Шадрин с минуту помолчал, потом продолжал:
— Немцы предлагали русским солдатам сдаваться в плен. Обещали им манну небесную. Когда они закончили свою агитацию, я снова пополз, но теперь уже назад. А тут как назло, а может быть на счастье, стал погромыхивать гром. Вначале он слышался издалека, потом стал подкатываться все ближе и ближе. А хорошо все-таки услышать на войне гром! Он в тысячу раз милей, чем пушечная канонада. Прополз я метров двести, перевел дух и стал прислушиваться. Что-то слышу, а откуда — понять не могу. Но на душе вроде бы стало полегче. Показалось, что будто о свою землю опираюсь разодранными локтями. Тут пошел дождь. Да такой проливной, что сразу под руками вместо комьев земли и глины почувствовал грязь. Опять же думаю: «Может, этот дождичек к счастью?» Как только подумал об этом, так сразу же полетел вниз головой. Прямо в окоп. Стукнулся о котелок. Ощупал его в темноте — вижу, не наш, немецкий. Потом под руку попала фляжка. Тоже немецкая. Сердечко во мне так и екнуло: «Все! — думаю. — Заполз в немецкие окопы!» Тут я решил: если умирать, то подороже. Поставил автомат на боевой взвод и пополз по окопу, чтобы понять, куда я все-таки попал и что мне дальше делать? Слышу, по брустверу окопа идет человек и кричит что-то по-немецки. Тут-то уж никаких сомнений больше не осталось: я у немцев. Сразу вспомнил и мать, и братьев, и младшую сестренку… Чего только не передумал за эти несколько секунд. И стало так обидно, что я больше их никогда не увижу — ни родных, ни знакомых. А еще обиднее сделалось оттого, что утром, когда обнаружат во взводе, что солдат Шадрин безвестно пропал в перерыве между боями, — все подумают, что перешел к немцам. Напишут об этом родным, заклеймят, как изменника Родины, мать лишат военного пособия и опозорят на всю жизнь, что родила такого сына.
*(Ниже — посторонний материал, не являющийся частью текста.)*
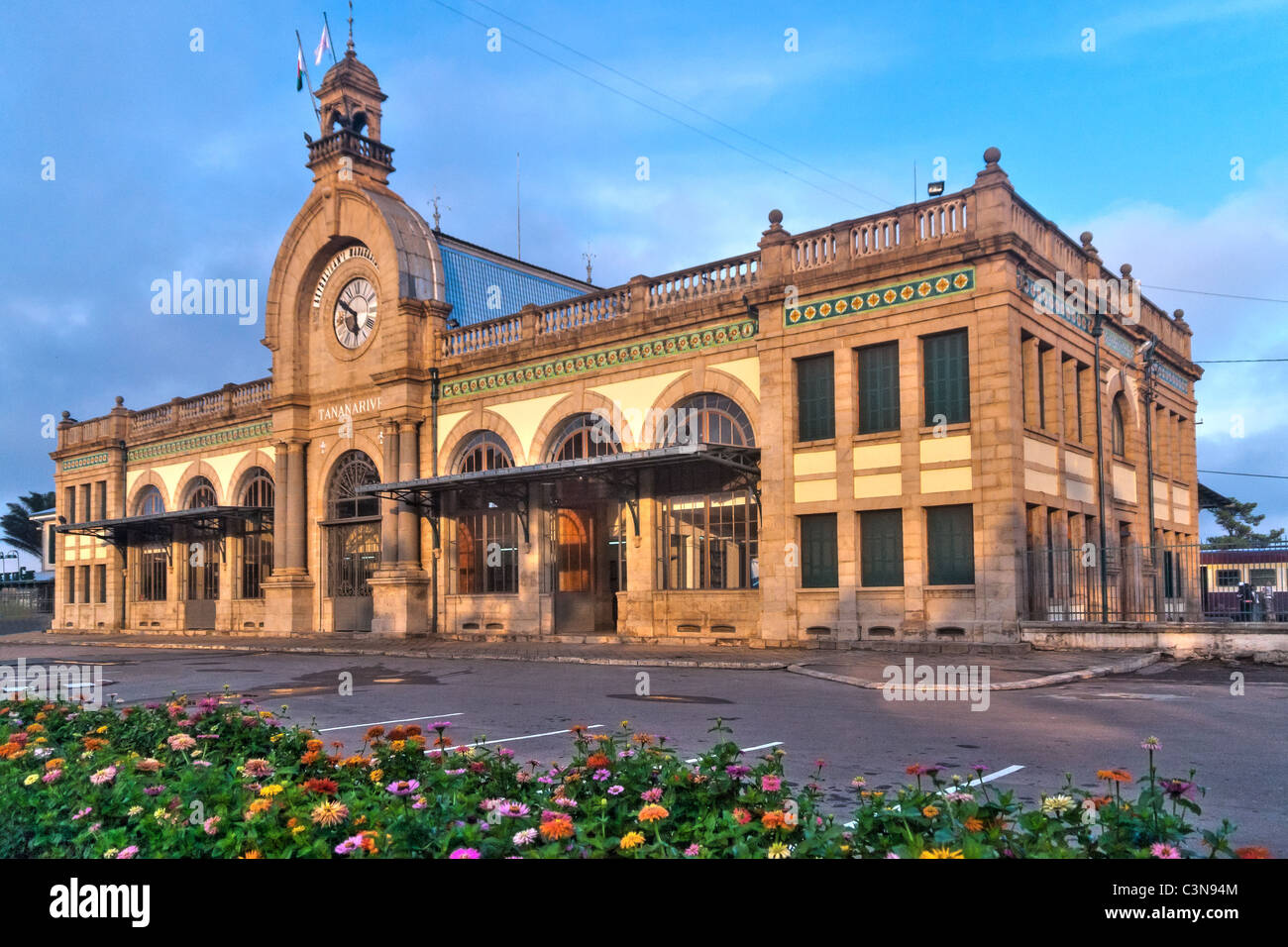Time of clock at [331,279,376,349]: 5:49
Шадрин увлекся воспоминаниями и совсем забыл, что перед ним были дети.
Ваня и Нина сидели, не шелохнувшись. Они не просили, они только взглядом умоляли: «Ну, а дальше, дальше?»
И Шадрин продолжал дальше:
— Вижу, немец по брустверу подошел прямо к тому месту, где у стенки окопа притаился я ни живой ни мертвый. В руках у него электрический фонарик. Идет он и водит им по сторонам, видать, кого-то разыскивает. Тут мне стало ясно, что не рядовой, раз так покрикивает. Как ни прижимался я к стенке окопа — от его фонарика так и не укрылся. Помню только, что меня так осветили, словно я попал под мощные прожектора. В ту же секунду руки мои механически потянулись к грязным сапогам. Я вцепился в них, потом с нечеловеческой силой рванул на себя и чуть не рухнул под тяжестью большого тела. Немец свалился в окоп, как мешок с мукой. Мои руки в темноте быстро нашли его горло, под руку подвернулась граната, которой я оглушил его. Все это было счастливой случайностью. Сквозь раскат грома слышу: немец захрипел, вдохнул полной грудью и вытянулся по длине окопа. А дождь все усиливался. Хоть и точила меня мысль, что пришел конец, а сам все-таки срезал с убитого офицера полевую сумку, выпотрошил карманы, вытащил из кобуры пистолет, отыскал в грязи его фонарик и, как говорится, вооруженный до зубов, которые у меня в эту минуту не попадали друг на друга, двинулся по окопу. Хотел выползти на него там, где он помельче. Сделал несколько шагов в темноте и остановился. Окоп на этом месте был мелкий, до груди. Посмотрел на небо: из него, как из сита, льет дождь. И в эту самую минуту случилось то, что до сил пор называю чудом. Ослепительная вспышка молнии! Вся местность на несколько километров вокруг лежала целую секунду как на ладони. Прямо передо мной, метрах в семистах, на пригорке, вижу нашу беленькую, с позолоченными куполами церквушку. Если б я был верующим, то, наверное, помолился бы в ту минуту и решил, что это воля божья, это он показал мне, где находятся наши. За какую-то секунду успел рассмотреть не только церквушку и дорогу к ней, но увидел метрах в трехстах от себя кусты, где располагался наш передовой наблюдательный пункт, куда я был послан командиром.